* SELECTED EXCERPT
Submitted to: Plant Disease
Publication Type: Peer Reviewed Journal
Publication Acceptance Date: 11/5/1996
Publication Date: N/A
Citation: N/A Interpretive Summary: Barley yellow dwarf viruses infects cereal crops causing significant economic losses each year. Several different methods have been developed to detect the presence of viruses in infected plants. The sensitivities of three different techniques were evaluated in this study. The first technique used antibodies to detect proteins produced by the viruses. This technique is the most commonly used technique for the detection of plant viruses and is relatively simple and effective. The second and third techniques detected the RNA, or genetic material, of barley yellow dwarf viruses. The second technique, "nucleic acid hybridization", was as effective and sensitive as standard antibody techniques. However, it was somewhat more complex than antibody-based methods would be, an effective alternative only when antibodies that recognize the viruses are not available. The third technique, "polymerase chain reaction", was about 1000 times more sensitive than either of the first two techniques. The polymerase chain reaction assay would be the best method by which to detect barley yellow dwarf viruses in situations where the greatest sensitivity was requied. This paper directly compared three commonly used techniques for virus detection based on sensitivity and ease of use. The information provided will be useful to scientists who are interested in the relative merits of these techniques.

* ENTRIES SUPPLIED
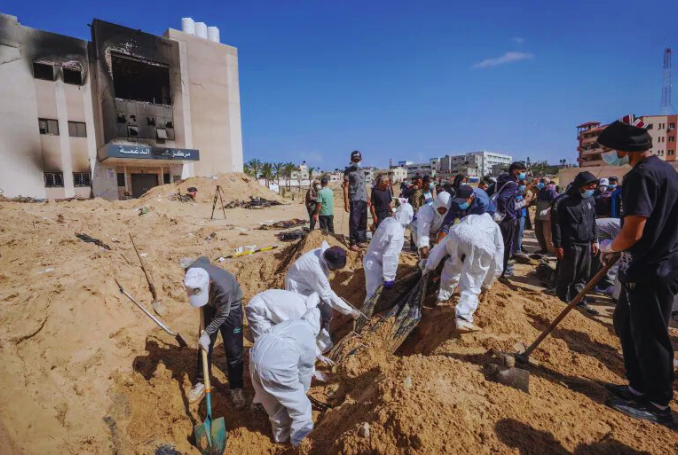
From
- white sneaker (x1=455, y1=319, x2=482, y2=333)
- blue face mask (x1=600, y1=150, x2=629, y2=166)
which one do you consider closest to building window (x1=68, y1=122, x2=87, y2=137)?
white sneaker (x1=455, y1=319, x2=482, y2=333)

* DESCRIPTION OF THE TASK
Reproduce the publication record on detecting barley yellow dwarf viruses, given above, in full and word for word.

* ANSWER TO THIS TASK
Submitted to: Plant Disease
Publication Type: Peer Reviewed Journal
Publication Acceptance Date: 11/5/1996
Publication Date: N/A
Citation: N/A Interpretive Summary: Barley yellow dwarf viruses infects cereal crops causing significant economic losses each year. Several different methods have been developed to detect the presence of viruses in infected plants. The sensitivities of three different techniques were evaluated in this study. The first technique used antibodies to detect proteins produced by the viruses. This technique is the most commonly used technique for the detection of plant viruses and is relatively simple and effective. The second and third techniques detected the RNA, or genetic material, of barley yellow dwarf viruses. The second technique, "nucleic acid hybridization", was as effective and sensitive as standard antibody techniques. However, it was somewhat more complex than antibody-based methods would be, an effective alternative only when antibodies that recognize the viruses are not available. The third technique, "polymerase chain reaction", was about 1000 times more sensitive than either of the first two techniques. The polymerase chain reaction assay would be the best method by which to detect barley yellow dwarf viruses in situations where the greatest sensitivity was requied. This paper directly compared three commonly used techniques for virus detection based on sensitivity and ease of use. The information provided will be useful to scientists who are interested in the relative merits of these techniques.